Prompt 1: In the thread about rewriting the permission module storage backend, translate this sentence into Spanish: "I will rework the PR to use more reasonable storage containers."
Prompt 2: In the thread about rewriting the permission module storage backend, which C++ container is the growing table implementation compared to?
Prompt 3: Continue the thread about rewriting the permission module storage backend from its last sentence.
## start Excerpted passage
TELECOM-10654: Rewrite permission module storage backend #87

benceszigeti · 2025-01-06T17:14:03Z

No description provided.

bcnewlin · 2025-01-06T21:52:08Z

What is the reasoning for using a fixed table length that grows by doubling in size vs copying the mechanism used for addresses using a hash table with linked list buckets? That allows the list to grow more closely aligned to usage, instead of periodic potentially large allocations to double the table.

If it is because of the group sorting mechanism that currently exists, that seems pretty unscalable as well. Perhaps what is needed is a multi-level table. First partitioned on group, and then for each group containing a hash table like for addresses? The first tier could then just be a sorted linked list and grow dynamically as well, since the group values are known to always be integers so hashing isn't required.

benceszigeti · 2025-01-07T01:32:43Z

@bcnewlin

What is the reasoning for using a fixed table length that grows by doubling in size vs copying the mechanism used for addresses using a hash table with linked list buckets? That allows the list to grow more closely aligned to usage, instead of periodic potentially large allocations to double the table.

Honestly, I went with an easy modification to remove the hardcoded limit only, since, anyway, the number of elements will be reasonable, so this implementation will not be a performance or space bottleneck.

(I implemented it similarly to how std::vector works in C++: multiplying the initially reserved capacity by 1.5 or 2.0 when growing, which results in fewer syscalls, a more cache-friendly memory layout, but it uses more space and is slower for looking up elements by value.)

I do agree that we can optimize. The hot/critical path seems to be the lookup, so I agree that an unordered map is definitely a better choice. What I miss from the current implementation is the growing and rebalancing when buckets become too big -- this can also harm performance.

If it is because of the group sorting mechanism that currently exists, that seems pretty unscalable as well. Perhaps what is needed is a multi-level table. First partitioned on group, and then for each group containing a hash table like for addresses? The first tier could then just be a sorted linked list and grow dynamically as well, since the group values are known to always be integers so hashing isn’t required.

Sounds good to me.

I will rework the PR to use more reasonable storage containers.

bcnewlin · 2025-01-07T02:24:44Z

I didn't mean that this solution wouldn't work. I think it will be fine since, as you said, the numbers should be reasonable. However, we don't actually have any limits in place and nothing would stop a few customers from being very unreasonable.

I certainly don't think a re-write is required, but would support if you want to optimize. The answer of going with this solution because it is a fast implementation and computationally less complex is a good answer. :)

This reverts commit ea7fb17.

benceszigeti · 2025-01-09T14:36:56Z

@bcnewlin

Your proposed solution, I believe, results in much faster runtime behavior, so I think we should proceed with it, with a slight modification.
## end Excerpted passage
## start Extracted entries
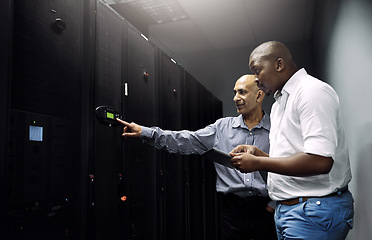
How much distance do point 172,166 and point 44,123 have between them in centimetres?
130

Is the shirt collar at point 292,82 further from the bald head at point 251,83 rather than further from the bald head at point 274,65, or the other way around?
the bald head at point 251,83

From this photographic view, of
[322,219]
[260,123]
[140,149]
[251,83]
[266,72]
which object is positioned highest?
[251,83]

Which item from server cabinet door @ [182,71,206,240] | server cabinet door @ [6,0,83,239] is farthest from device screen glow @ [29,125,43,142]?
server cabinet door @ [182,71,206,240]

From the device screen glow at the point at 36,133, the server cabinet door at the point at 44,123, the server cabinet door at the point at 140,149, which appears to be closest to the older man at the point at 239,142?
the server cabinet door at the point at 140,149

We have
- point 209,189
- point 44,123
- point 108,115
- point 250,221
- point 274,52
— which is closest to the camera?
→ point 44,123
## end Extracted entries
Exercise result 1: Voy a rehacer el PR para que use contenedores de almacenamiento más razonables.

Exercise result 2: std::vector

Exercise result 3:
struct subnet and struct address_list differ only in that struct subnet also stores the subnet mask. If we reuse the address storage for subnets as well, then:

We can remove a lot of code, resulting in a simpler codebase, though with slightly larger storage requirements -- since we store the mask (32 or 128) along with addresses, which is a fair tradeoff I think.
Both address and subnet lookups will benefit from partitioning into groups, leading to faster lookup.
Generally, lookup will become faster, as we currently perform an initial lookup by address and then by subnet if no results for the address lookup. With this change, we can merge the two processes, simplifying the usage side as well.

benceszigeti · 2025-01-16T14:57:51Z

@bcnewlin

I overlooked that we can not use a hash table for subnet lookups, as the key is an IP address inside a subnet, not a CIDR network address. We need to determine which subnet contains the IP, and if multiple subnets match, we must check their metadata -- port, protocol, and pattern -- for exact match. To address this, I implemented a prefix tree for more efficient subnet searches.

The new concept is partitioning addresses and subnets into groups using a hash table. Each group has a separate hash table for IP addresses and a prefix tree for subnets. The prefix tree does not store the metadata (subnet, port, protocol, pattern, and info) itself; it only stores a pointer to an element in the IP address hash table, which is the network address of the subnet. This approach makes lookup and memory usage more efficient.

This solution maybe more complex, but it is scalable.

I tested it locally with multiple test sets and large datasets, including frequent reloads/lookups, and observed no memory leaks, crashes or regression.

I will revert the draft mode but will continue testing (especially IPv6) while the PR is under review.

benceszigeti · 2025-01-20T12:02:45Z

Created a PR against OpenSIPS master: OpenSIPS#3560.

…p` backward compatibility

bcnewlin · 2025-01-22T17:13:20Z

Well this certainly is more complex, I see now why you went with the easy solution first. I probably should have kept my comments to myself! 😆

But you get bonus points from me for this solution because you were able to use my favorite data structure, which is a Trie.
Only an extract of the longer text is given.